Halberstadt (bkr/ige). Für zwei der drei Vertreter aus dem Harzkreis, die in der Fußball-Landesliga Nord spielen, geht es zwei Spieltage vor Ultimo um nichts mehr. Sowohl der Tabellendritte VfB Germania Halberstadt II als auch der FC Einheit Wernigerode (8.) haben mit dem Auf- oder Abstieg nichts mehr zu tun.

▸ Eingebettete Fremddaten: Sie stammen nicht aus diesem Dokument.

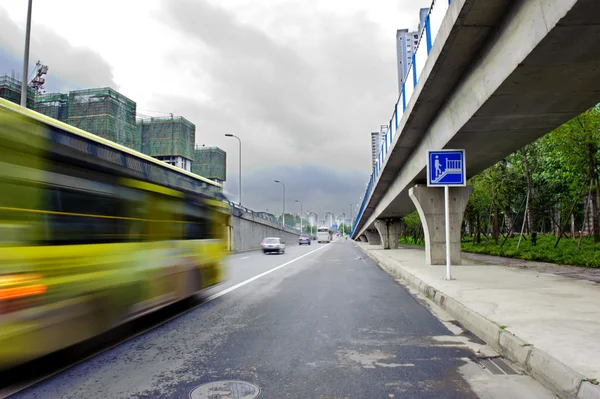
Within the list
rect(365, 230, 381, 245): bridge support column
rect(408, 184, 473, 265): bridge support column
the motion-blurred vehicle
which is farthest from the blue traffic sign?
rect(365, 230, 381, 245): bridge support column

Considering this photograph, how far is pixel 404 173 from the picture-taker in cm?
1941

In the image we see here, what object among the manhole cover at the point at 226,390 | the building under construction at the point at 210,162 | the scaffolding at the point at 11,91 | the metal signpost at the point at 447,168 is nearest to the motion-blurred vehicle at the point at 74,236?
the manhole cover at the point at 226,390

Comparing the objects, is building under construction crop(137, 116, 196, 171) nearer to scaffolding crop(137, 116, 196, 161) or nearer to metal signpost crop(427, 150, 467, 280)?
scaffolding crop(137, 116, 196, 161)

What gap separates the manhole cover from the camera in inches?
150

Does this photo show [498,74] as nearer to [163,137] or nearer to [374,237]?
[163,137]

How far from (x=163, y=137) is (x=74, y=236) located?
31.6 meters

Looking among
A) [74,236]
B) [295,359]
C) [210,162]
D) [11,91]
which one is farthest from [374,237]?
[74,236]

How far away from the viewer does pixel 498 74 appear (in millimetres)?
7828

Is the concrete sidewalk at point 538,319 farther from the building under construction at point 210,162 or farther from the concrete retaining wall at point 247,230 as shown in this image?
the building under construction at point 210,162

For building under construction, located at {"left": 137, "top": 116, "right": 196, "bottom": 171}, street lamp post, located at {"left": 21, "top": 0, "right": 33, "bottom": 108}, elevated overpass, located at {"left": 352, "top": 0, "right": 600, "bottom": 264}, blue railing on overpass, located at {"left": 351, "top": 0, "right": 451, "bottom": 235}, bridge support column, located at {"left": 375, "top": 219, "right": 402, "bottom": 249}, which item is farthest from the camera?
bridge support column, located at {"left": 375, "top": 219, "right": 402, "bottom": 249}

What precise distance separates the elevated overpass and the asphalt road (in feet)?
15.7

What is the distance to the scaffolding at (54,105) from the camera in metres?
18.5

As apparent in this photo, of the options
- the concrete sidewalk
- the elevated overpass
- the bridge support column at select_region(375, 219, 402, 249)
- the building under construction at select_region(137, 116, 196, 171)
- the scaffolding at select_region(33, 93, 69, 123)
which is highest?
the building under construction at select_region(137, 116, 196, 171)

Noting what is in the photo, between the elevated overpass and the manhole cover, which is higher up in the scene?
the elevated overpass
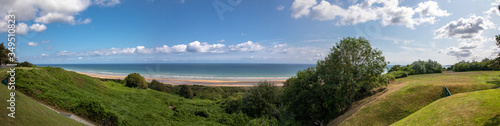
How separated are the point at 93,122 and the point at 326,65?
65.7ft

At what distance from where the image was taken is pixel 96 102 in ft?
46.5

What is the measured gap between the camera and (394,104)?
15320mm

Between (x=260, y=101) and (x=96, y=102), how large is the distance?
15.5 m

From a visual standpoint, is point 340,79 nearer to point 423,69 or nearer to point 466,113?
point 466,113

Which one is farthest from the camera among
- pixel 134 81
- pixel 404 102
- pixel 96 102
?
pixel 134 81

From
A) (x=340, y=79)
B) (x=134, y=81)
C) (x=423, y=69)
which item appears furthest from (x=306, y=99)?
(x=134, y=81)

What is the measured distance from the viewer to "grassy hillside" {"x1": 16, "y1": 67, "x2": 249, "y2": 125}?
44.4 ft

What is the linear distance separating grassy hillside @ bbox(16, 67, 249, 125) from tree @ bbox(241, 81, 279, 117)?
165 cm

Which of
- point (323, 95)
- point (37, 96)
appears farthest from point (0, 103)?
point (323, 95)

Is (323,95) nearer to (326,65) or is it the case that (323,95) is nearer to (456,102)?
(326,65)

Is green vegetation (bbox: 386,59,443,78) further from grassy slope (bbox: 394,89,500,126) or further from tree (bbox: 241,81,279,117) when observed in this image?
grassy slope (bbox: 394,89,500,126)

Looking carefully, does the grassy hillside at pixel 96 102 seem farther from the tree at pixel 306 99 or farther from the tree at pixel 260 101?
the tree at pixel 306 99

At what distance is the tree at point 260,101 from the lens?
75.7ft

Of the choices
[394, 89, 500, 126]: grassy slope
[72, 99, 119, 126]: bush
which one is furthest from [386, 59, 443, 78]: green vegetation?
[72, 99, 119, 126]: bush
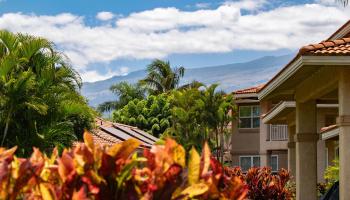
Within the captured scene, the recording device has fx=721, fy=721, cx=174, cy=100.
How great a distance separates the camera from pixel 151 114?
60750mm

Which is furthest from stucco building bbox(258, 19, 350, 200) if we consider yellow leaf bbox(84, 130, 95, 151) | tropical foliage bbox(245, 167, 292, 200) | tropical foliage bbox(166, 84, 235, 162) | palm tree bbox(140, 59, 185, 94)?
palm tree bbox(140, 59, 185, 94)

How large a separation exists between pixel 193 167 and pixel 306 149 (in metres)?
14.6

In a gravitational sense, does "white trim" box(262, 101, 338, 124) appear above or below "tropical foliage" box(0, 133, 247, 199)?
above

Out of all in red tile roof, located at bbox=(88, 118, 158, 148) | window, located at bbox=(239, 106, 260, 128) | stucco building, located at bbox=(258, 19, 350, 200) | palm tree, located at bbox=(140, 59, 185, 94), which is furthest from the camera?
palm tree, located at bbox=(140, 59, 185, 94)

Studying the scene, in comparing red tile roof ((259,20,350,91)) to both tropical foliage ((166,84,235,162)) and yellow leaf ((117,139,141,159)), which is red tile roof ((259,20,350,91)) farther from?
tropical foliage ((166,84,235,162))

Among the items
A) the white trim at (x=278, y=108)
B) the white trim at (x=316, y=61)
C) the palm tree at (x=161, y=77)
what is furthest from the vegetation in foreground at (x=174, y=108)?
the white trim at (x=316, y=61)

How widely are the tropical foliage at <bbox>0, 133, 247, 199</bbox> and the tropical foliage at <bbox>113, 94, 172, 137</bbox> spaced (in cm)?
5613

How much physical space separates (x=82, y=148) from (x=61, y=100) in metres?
20.1

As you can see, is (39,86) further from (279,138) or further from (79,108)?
(279,138)

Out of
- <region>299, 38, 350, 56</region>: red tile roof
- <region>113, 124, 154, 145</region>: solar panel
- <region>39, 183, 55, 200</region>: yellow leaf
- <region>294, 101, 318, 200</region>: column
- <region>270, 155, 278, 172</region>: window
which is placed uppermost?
<region>113, 124, 154, 145</region>: solar panel

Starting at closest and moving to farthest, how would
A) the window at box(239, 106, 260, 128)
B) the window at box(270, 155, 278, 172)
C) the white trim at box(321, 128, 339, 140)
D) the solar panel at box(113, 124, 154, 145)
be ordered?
the white trim at box(321, 128, 339, 140) < the solar panel at box(113, 124, 154, 145) < the window at box(270, 155, 278, 172) < the window at box(239, 106, 260, 128)

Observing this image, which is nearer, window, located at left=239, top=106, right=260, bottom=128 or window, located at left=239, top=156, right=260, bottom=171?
window, located at left=239, top=106, right=260, bottom=128

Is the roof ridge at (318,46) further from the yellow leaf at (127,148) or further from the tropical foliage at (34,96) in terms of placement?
the tropical foliage at (34,96)

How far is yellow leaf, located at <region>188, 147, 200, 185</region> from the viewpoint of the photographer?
288 centimetres
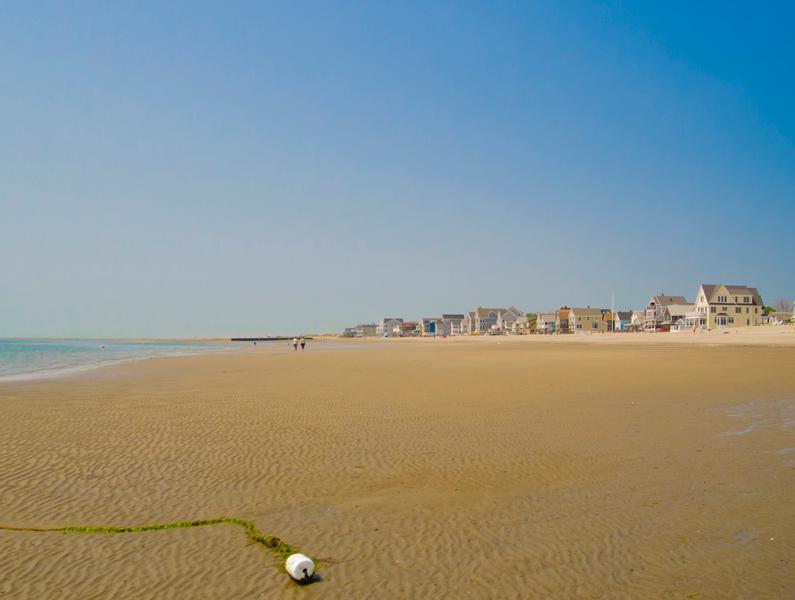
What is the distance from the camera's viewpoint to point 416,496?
25.4 feet

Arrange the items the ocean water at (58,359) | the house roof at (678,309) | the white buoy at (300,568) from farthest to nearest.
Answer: the house roof at (678,309) → the ocean water at (58,359) → the white buoy at (300,568)

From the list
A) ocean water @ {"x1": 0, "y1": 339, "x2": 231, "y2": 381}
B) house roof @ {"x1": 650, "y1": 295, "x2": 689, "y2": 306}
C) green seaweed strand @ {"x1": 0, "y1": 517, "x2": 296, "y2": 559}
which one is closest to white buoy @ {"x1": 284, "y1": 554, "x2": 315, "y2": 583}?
green seaweed strand @ {"x1": 0, "y1": 517, "x2": 296, "y2": 559}

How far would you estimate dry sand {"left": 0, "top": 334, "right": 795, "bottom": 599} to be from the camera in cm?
520

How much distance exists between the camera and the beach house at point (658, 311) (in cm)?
12950

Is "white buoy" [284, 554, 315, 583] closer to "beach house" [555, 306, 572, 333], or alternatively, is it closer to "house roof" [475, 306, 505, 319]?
"beach house" [555, 306, 572, 333]

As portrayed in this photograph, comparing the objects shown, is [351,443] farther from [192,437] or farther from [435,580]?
[435,580]

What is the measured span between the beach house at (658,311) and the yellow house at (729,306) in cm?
2251

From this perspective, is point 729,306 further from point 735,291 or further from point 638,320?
point 638,320

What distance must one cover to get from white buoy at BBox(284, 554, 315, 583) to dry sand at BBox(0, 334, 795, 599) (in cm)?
11

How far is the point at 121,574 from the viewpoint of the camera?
5.31 m

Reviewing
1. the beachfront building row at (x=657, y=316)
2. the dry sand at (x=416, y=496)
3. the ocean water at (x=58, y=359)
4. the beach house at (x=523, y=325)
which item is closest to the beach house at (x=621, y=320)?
the beachfront building row at (x=657, y=316)

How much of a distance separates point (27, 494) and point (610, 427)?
1163 centimetres

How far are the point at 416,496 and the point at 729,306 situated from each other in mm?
116215

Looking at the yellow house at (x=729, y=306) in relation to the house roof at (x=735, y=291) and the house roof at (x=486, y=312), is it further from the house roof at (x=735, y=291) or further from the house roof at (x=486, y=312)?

Anders sieht es für den SV Stahl Thale (14.) aus. Die Thalenser haben noch Minimalchancen auf den Klassenerhalt. Und da gibt es morgen bei Eintracht Mechau (13.) das direkte Aufeinandertreffen der beiden Abstiegskontrahenten. Hier zählt für Thale nur ein Sieg, alles andere würde für die Stahl-Fußballer den Abstieg bedeuten.

Wesentlich entspannter kann Germanias Zweite das Heimspiel gegen den Tabellenletzten 1. FC Aschersleben angehen. "Auch wenn es um nichts mehr geht, wollen wir daheim noch einmal Gas geben und gegen den Letzten unsere Heimstärke demonstrieren. Außerdem wollen wir drei Punkte holen, um unseren dritten Platz zu fes- tigen", meinte VfB-Trainer Ingo Vandreike. Er hofft, dass die Zuschauer auch schönen Fußball zu sehen bekommen. Die personellen Voraussetzungen dafür sind da, denn alle Spieler sind an Deck.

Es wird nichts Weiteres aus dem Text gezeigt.